Das Landgericht legte daher zur Klärung EU-rechtlicher Fragen den Rechtsstreit zur Vorabentscheidung dem Gerichtshof der Europäischen Union (EuGH) vor.
Rundfunkbeitrag ist EU-rechtlich unbedenklich
Der EuGH: Es ist europarechtlich nicht zu beanstanden, dass in Deutschland der öffentlich-rechtliche Rundfunk überwiegend durch einen Rundfunkbeitrag finanziert wird, den jeder Erwachsene zahlen muss, der Inhaber einer Wohnung ist. Die öffentlich-rechtlichen Sender sind befugt, rückständige Rundfunkbeiträge selbst beizutreiben.
Nach Auffassung der Richter ist die Ersetzung der früheren Rundfunkgebühr, die für den Besitz eines Rundfunkempfangsgeräts zu entrichten war, durch den Rundfunkbeitrag, der insbesondere für das Innehaben einer Wohnung und Betriebsstätte zu entrichten ist, keine erhebliche Änderung der Finanzierungsregelung für den öffentlich-rechtlichen Rundfunk in Deutschland. Es war daher bei Einführung des Rundfunkbeitrags nicht erforderlich, die EU-Kommission von diesem Vorgang als Änderung einer bestehenden Beihilfe zu unterrichten.
Ziel der Einführung des Rundfunkbeitrags statt der früheren Rundfunkgebühr sei es gewesen, vor dem Hintergrund der technologischen Entwicklung beim Empfang der Programme der öffentlich-rechtlichen Sender eine Vereinfachung in der Beitragserhebung herbeizuführen. Die Änderung habe zu keiner wesentlichen Erhöhung der Vergütung geführt.

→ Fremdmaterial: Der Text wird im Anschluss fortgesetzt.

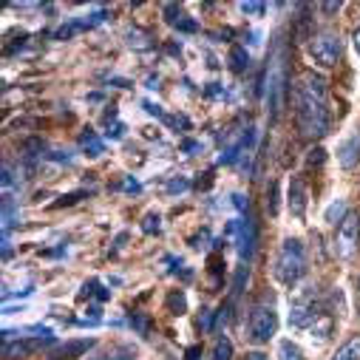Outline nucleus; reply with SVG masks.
<instances>
[{
	"label": "nucleus",
	"instance_id": "obj_15",
	"mask_svg": "<svg viewBox=\"0 0 360 360\" xmlns=\"http://www.w3.org/2000/svg\"><path fill=\"white\" fill-rule=\"evenodd\" d=\"M79 148H82L88 156H103L105 142L97 136V131H82V134H79Z\"/></svg>",
	"mask_w": 360,
	"mask_h": 360
},
{
	"label": "nucleus",
	"instance_id": "obj_13",
	"mask_svg": "<svg viewBox=\"0 0 360 360\" xmlns=\"http://www.w3.org/2000/svg\"><path fill=\"white\" fill-rule=\"evenodd\" d=\"M105 18H108L105 12H94V15H88L85 20H74V23H68V26L57 29V32H54V40H71L74 34H79V32H85V29H94V26L103 23Z\"/></svg>",
	"mask_w": 360,
	"mask_h": 360
},
{
	"label": "nucleus",
	"instance_id": "obj_22",
	"mask_svg": "<svg viewBox=\"0 0 360 360\" xmlns=\"http://www.w3.org/2000/svg\"><path fill=\"white\" fill-rule=\"evenodd\" d=\"M125 37H128V46H131V49H136V51H148V49L153 46V43H150V37H148L145 32H136V29H134V32H128Z\"/></svg>",
	"mask_w": 360,
	"mask_h": 360
},
{
	"label": "nucleus",
	"instance_id": "obj_27",
	"mask_svg": "<svg viewBox=\"0 0 360 360\" xmlns=\"http://www.w3.org/2000/svg\"><path fill=\"white\" fill-rule=\"evenodd\" d=\"M238 9H241V15H250V18H258V15H264V4H238Z\"/></svg>",
	"mask_w": 360,
	"mask_h": 360
},
{
	"label": "nucleus",
	"instance_id": "obj_37",
	"mask_svg": "<svg viewBox=\"0 0 360 360\" xmlns=\"http://www.w3.org/2000/svg\"><path fill=\"white\" fill-rule=\"evenodd\" d=\"M91 360H100V357H91Z\"/></svg>",
	"mask_w": 360,
	"mask_h": 360
},
{
	"label": "nucleus",
	"instance_id": "obj_32",
	"mask_svg": "<svg viewBox=\"0 0 360 360\" xmlns=\"http://www.w3.org/2000/svg\"><path fill=\"white\" fill-rule=\"evenodd\" d=\"M125 191H131V193H139V182L136 179H125V185H122Z\"/></svg>",
	"mask_w": 360,
	"mask_h": 360
},
{
	"label": "nucleus",
	"instance_id": "obj_11",
	"mask_svg": "<svg viewBox=\"0 0 360 360\" xmlns=\"http://www.w3.org/2000/svg\"><path fill=\"white\" fill-rule=\"evenodd\" d=\"M162 18H165L167 26H173V29H179V32H185V34L199 32V23H196L182 6H176V4H165V6H162Z\"/></svg>",
	"mask_w": 360,
	"mask_h": 360
},
{
	"label": "nucleus",
	"instance_id": "obj_4",
	"mask_svg": "<svg viewBox=\"0 0 360 360\" xmlns=\"http://www.w3.org/2000/svg\"><path fill=\"white\" fill-rule=\"evenodd\" d=\"M278 335V312L273 307V301H258L250 309V321H247V338L255 346H264Z\"/></svg>",
	"mask_w": 360,
	"mask_h": 360
},
{
	"label": "nucleus",
	"instance_id": "obj_29",
	"mask_svg": "<svg viewBox=\"0 0 360 360\" xmlns=\"http://www.w3.org/2000/svg\"><path fill=\"white\" fill-rule=\"evenodd\" d=\"M321 162H323V148L309 150V165H321Z\"/></svg>",
	"mask_w": 360,
	"mask_h": 360
},
{
	"label": "nucleus",
	"instance_id": "obj_1",
	"mask_svg": "<svg viewBox=\"0 0 360 360\" xmlns=\"http://www.w3.org/2000/svg\"><path fill=\"white\" fill-rule=\"evenodd\" d=\"M326 79L321 74H304L295 82L292 91V105H295V120L298 131L307 139H321L329 134V108H326Z\"/></svg>",
	"mask_w": 360,
	"mask_h": 360
},
{
	"label": "nucleus",
	"instance_id": "obj_33",
	"mask_svg": "<svg viewBox=\"0 0 360 360\" xmlns=\"http://www.w3.org/2000/svg\"><path fill=\"white\" fill-rule=\"evenodd\" d=\"M340 6H343V4H323L321 9H323L326 15H335V12H340Z\"/></svg>",
	"mask_w": 360,
	"mask_h": 360
},
{
	"label": "nucleus",
	"instance_id": "obj_3",
	"mask_svg": "<svg viewBox=\"0 0 360 360\" xmlns=\"http://www.w3.org/2000/svg\"><path fill=\"white\" fill-rule=\"evenodd\" d=\"M307 273V250L298 238H284L276 261H273V276L284 284V287H295Z\"/></svg>",
	"mask_w": 360,
	"mask_h": 360
},
{
	"label": "nucleus",
	"instance_id": "obj_6",
	"mask_svg": "<svg viewBox=\"0 0 360 360\" xmlns=\"http://www.w3.org/2000/svg\"><path fill=\"white\" fill-rule=\"evenodd\" d=\"M360 247V213L349 210L346 219L338 224V236H335V252L338 258H352Z\"/></svg>",
	"mask_w": 360,
	"mask_h": 360
},
{
	"label": "nucleus",
	"instance_id": "obj_10",
	"mask_svg": "<svg viewBox=\"0 0 360 360\" xmlns=\"http://www.w3.org/2000/svg\"><path fill=\"white\" fill-rule=\"evenodd\" d=\"M338 165L343 170H354L360 165V131H349L338 145Z\"/></svg>",
	"mask_w": 360,
	"mask_h": 360
},
{
	"label": "nucleus",
	"instance_id": "obj_26",
	"mask_svg": "<svg viewBox=\"0 0 360 360\" xmlns=\"http://www.w3.org/2000/svg\"><path fill=\"white\" fill-rule=\"evenodd\" d=\"M266 207H269V213H278V185H269V193H266Z\"/></svg>",
	"mask_w": 360,
	"mask_h": 360
},
{
	"label": "nucleus",
	"instance_id": "obj_17",
	"mask_svg": "<svg viewBox=\"0 0 360 360\" xmlns=\"http://www.w3.org/2000/svg\"><path fill=\"white\" fill-rule=\"evenodd\" d=\"M332 360H360V335H352L335 354Z\"/></svg>",
	"mask_w": 360,
	"mask_h": 360
},
{
	"label": "nucleus",
	"instance_id": "obj_28",
	"mask_svg": "<svg viewBox=\"0 0 360 360\" xmlns=\"http://www.w3.org/2000/svg\"><path fill=\"white\" fill-rule=\"evenodd\" d=\"M131 323H134V326L139 329V335H148V321H145V318H139V315H134V318H131Z\"/></svg>",
	"mask_w": 360,
	"mask_h": 360
},
{
	"label": "nucleus",
	"instance_id": "obj_9",
	"mask_svg": "<svg viewBox=\"0 0 360 360\" xmlns=\"http://www.w3.org/2000/svg\"><path fill=\"white\" fill-rule=\"evenodd\" d=\"M287 205H290V213L292 219L304 221L307 216V205H309V188L301 176H292V182H290V193H287Z\"/></svg>",
	"mask_w": 360,
	"mask_h": 360
},
{
	"label": "nucleus",
	"instance_id": "obj_8",
	"mask_svg": "<svg viewBox=\"0 0 360 360\" xmlns=\"http://www.w3.org/2000/svg\"><path fill=\"white\" fill-rule=\"evenodd\" d=\"M318 309H321V307L315 304V290L307 287L304 292L292 295V304H290V326H295V329H307Z\"/></svg>",
	"mask_w": 360,
	"mask_h": 360
},
{
	"label": "nucleus",
	"instance_id": "obj_12",
	"mask_svg": "<svg viewBox=\"0 0 360 360\" xmlns=\"http://www.w3.org/2000/svg\"><path fill=\"white\" fill-rule=\"evenodd\" d=\"M309 335H312V340H318V343H323V340H329L332 338V332H335V318H332V312H326V309H318L315 312V318L309 321Z\"/></svg>",
	"mask_w": 360,
	"mask_h": 360
},
{
	"label": "nucleus",
	"instance_id": "obj_18",
	"mask_svg": "<svg viewBox=\"0 0 360 360\" xmlns=\"http://www.w3.org/2000/svg\"><path fill=\"white\" fill-rule=\"evenodd\" d=\"M167 312H170V315H185V312H188V298H185L182 290H173V292L167 295Z\"/></svg>",
	"mask_w": 360,
	"mask_h": 360
},
{
	"label": "nucleus",
	"instance_id": "obj_25",
	"mask_svg": "<svg viewBox=\"0 0 360 360\" xmlns=\"http://www.w3.org/2000/svg\"><path fill=\"white\" fill-rule=\"evenodd\" d=\"M159 221H162L159 213H148L145 221H142V230H145V233H159V227H162Z\"/></svg>",
	"mask_w": 360,
	"mask_h": 360
},
{
	"label": "nucleus",
	"instance_id": "obj_36",
	"mask_svg": "<svg viewBox=\"0 0 360 360\" xmlns=\"http://www.w3.org/2000/svg\"><path fill=\"white\" fill-rule=\"evenodd\" d=\"M252 360H264V354H252Z\"/></svg>",
	"mask_w": 360,
	"mask_h": 360
},
{
	"label": "nucleus",
	"instance_id": "obj_20",
	"mask_svg": "<svg viewBox=\"0 0 360 360\" xmlns=\"http://www.w3.org/2000/svg\"><path fill=\"white\" fill-rule=\"evenodd\" d=\"M213 360H233V340H230L227 335H219V338H216Z\"/></svg>",
	"mask_w": 360,
	"mask_h": 360
},
{
	"label": "nucleus",
	"instance_id": "obj_24",
	"mask_svg": "<svg viewBox=\"0 0 360 360\" xmlns=\"http://www.w3.org/2000/svg\"><path fill=\"white\" fill-rule=\"evenodd\" d=\"M188 188H191V182H188L185 176H179V179H170V182H167V193H185Z\"/></svg>",
	"mask_w": 360,
	"mask_h": 360
},
{
	"label": "nucleus",
	"instance_id": "obj_2",
	"mask_svg": "<svg viewBox=\"0 0 360 360\" xmlns=\"http://www.w3.org/2000/svg\"><path fill=\"white\" fill-rule=\"evenodd\" d=\"M266 111H269V120H278L281 111H284V103H287V85H290V71H287V46L284 40H278L273 46V54H269V63H266Z\"/></svg>",
	"mask_w": 360,
	"mask_h": 360
},
{
	"label": "nucleus",
	"instance_id": "obj_31",
	"mask_svg": "<svg viewBox=\"0 0 360 360\" xmlns=\"http://www.w3.org/2000/svg\"><path fill=\"white\" fill-rule=\"evenodd\" d=\"M227 91H224V88H219V82H213L210 88H207V97H224Z\"/></svg>",
	"mask_w": 360,
	"mask_h": 360
},
{
	"label": "nucleus",
	"instance_id": "obj_16",
	"mask_svg": "<svg viewBox=\"0 0 360 360\" xmlns=\"http://www.w3.org/2000/svg\"><path fill=\"white\" fill-rule=\"evenodd\" d=\"M276 360H307L304 357V349L295 343V340H278V346H276Z\"/></svg>",
	"mask_w": 360,
	"mask_h": 360
},
{
	"label": "nucleus",
	"instance_id": "obj_19",
	"mask_svg": "<svg viewBox=\"0 0 360 360\" xmlns=\"http://www.w3.org/2000/svg\"><path fill=\"white\" fill-rule=\"evenodd\" d=\"M346 213H349V210H346V199H335V202L326 207L323 219H326V221H332V224H340V221L346 219Z\"/></svg>",
	"mask_w": 360,
	"mask_h": 360
},
{
	"label": "nucleus",
	"instance_id": "obj_34",
	"mask_svg": "<svg viewBox=\"0 0 360 360\" xmlns=\"http://www.w3.org/2000/svg\"><path fill=\"white\" fill-rule=\"evenodd\" d=\"M182 148H185V150H199V142H193V139H185V142H182Z\"/></svg>",
	"mask_w": 360,
	"mask_h": 360
},
{
	"label": "nucleus",
	"instance_id": "obj_23",
	"mask_svg": "<svg viewBox=\"0 0 360 360\" xmlns=\"http://www.w3.org/2000/svg\"><path fill=\"white\" fill-rule=\"evenodd\" d=\"M88 295H97L100 301H105V298H108V292L100 287V281H88V284L82 287V298H88Z\"/></svg>",
	"mask_w": 360,
	"mask_h": 360
},
{
	"label": "nucleus",
	"instance_id": "obj_5",
	"mask_svg": "<svg viewBox=\"0 0 360 360\" xmlns=\"http://www.w3.org/2000/svg\"><path fill=\"white\" fill-rule=\"evenodd\" d=\"M343 54V40L335 34V32H321V34H312L309 37V57L318 63V65H338Z\"/></svg>",
	"mask_w": 360,
	"mask_h": 360
},
{
	"label": "nucleus",
	"instance_id": "obj_30",
	"mask_svg": "<svg viewBox=\"0 0 360 360\" xmlns=\"http://www.w3.org/2000/svg\"><path fill=\"white\" fill-rule=\"evenodd\" d=\"M51 162H71V156L68 153H63V150H54V153H46Z\"/></svg>",
	"mask_w": 360,
	"mask_h": 360
},
{
	"label": "nucleus",
	"instance_id": "obj_7",
	"mask_svg": "<svg viewBox=\"0 0 360 360\" xmlns=\"http://www.w3.org/2000/svg\"><path fill=\"white\" fill-rule=\"evenodd\" d=\"M227 238L236 241L241 261H250L252 252H255V221H252V216H244V219L230 221L227 224Z\"/></svg>",
	"mask_w": 360,
	"mask_h": 360
},
{
	"label": "nucleus",
	"instance_id": "obj_35",
	"mask_svg": "<svg viewBox=\"0 0 360 360\" xmlns=\"http://www.w3.org/2000/svg\"><path fill=\"white\" fill-rule=\"evenodd\" d=\"M352 40H354V51H357V57H360V29L354 32V37H352Z\"/></svg>",
	"mask_w": 360,
	"mask_h": 360
},
{
	"label": "nucleus",
	"instance_id": "obj_14",
	"mask_svg": "<svg viewBox=\"0 0 360 360\" xmlns=\"http://www.w3.org/2000/svg\"><path fill=\"white\" fill-rule=\"evenodd\" d=\"M94 346V340L91 338H79V340H68L65 346H60L54 354H51V360H74V357H79L82 352H88Z\"/></svg>",
	"mask_w": 360,
	"mask_h": 360
},
{
	"label": "nucleus",
	"instance_id": "obj_21",
	"mask_svg": "<svg viewBox=\"0 0 360 360\" xmlns=\"http://www.w3.org/2000/svg\"><path fill=\"white\" fill-rule=\"evenodd\" d=\"M247 65H250V54L241 46H233L230 49V68L241 74V71H247Z\"/></svg>",
	"mask_w": 360,
	"mask_h": 360
}]
</instances>
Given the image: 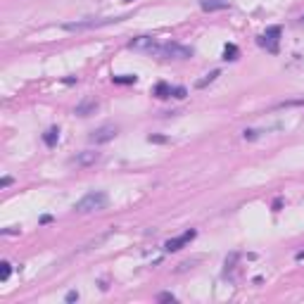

Eigenständige Zwangsvollstreckung durch öffentlich-rechtliche Sender ist zulässig
Diese Vorrechte in der Zwangsvollstreckung seien von der EU-Kommission bei ihrer Prüfung der Finanzierungsregelung für den öffentlich-rechtlichen Rundfunk bereits im Jahr 2007 berücksichtigt worden und seither unverändert geblieben. Hieran habe sich nichts geändert, sodass es den öffentlich-rechtlichen Sendern erlaubt sei, die Zwangsvollstreckung von Forderungen aus rückständigen Rundfunkbeiträgen selbst zu betreiben.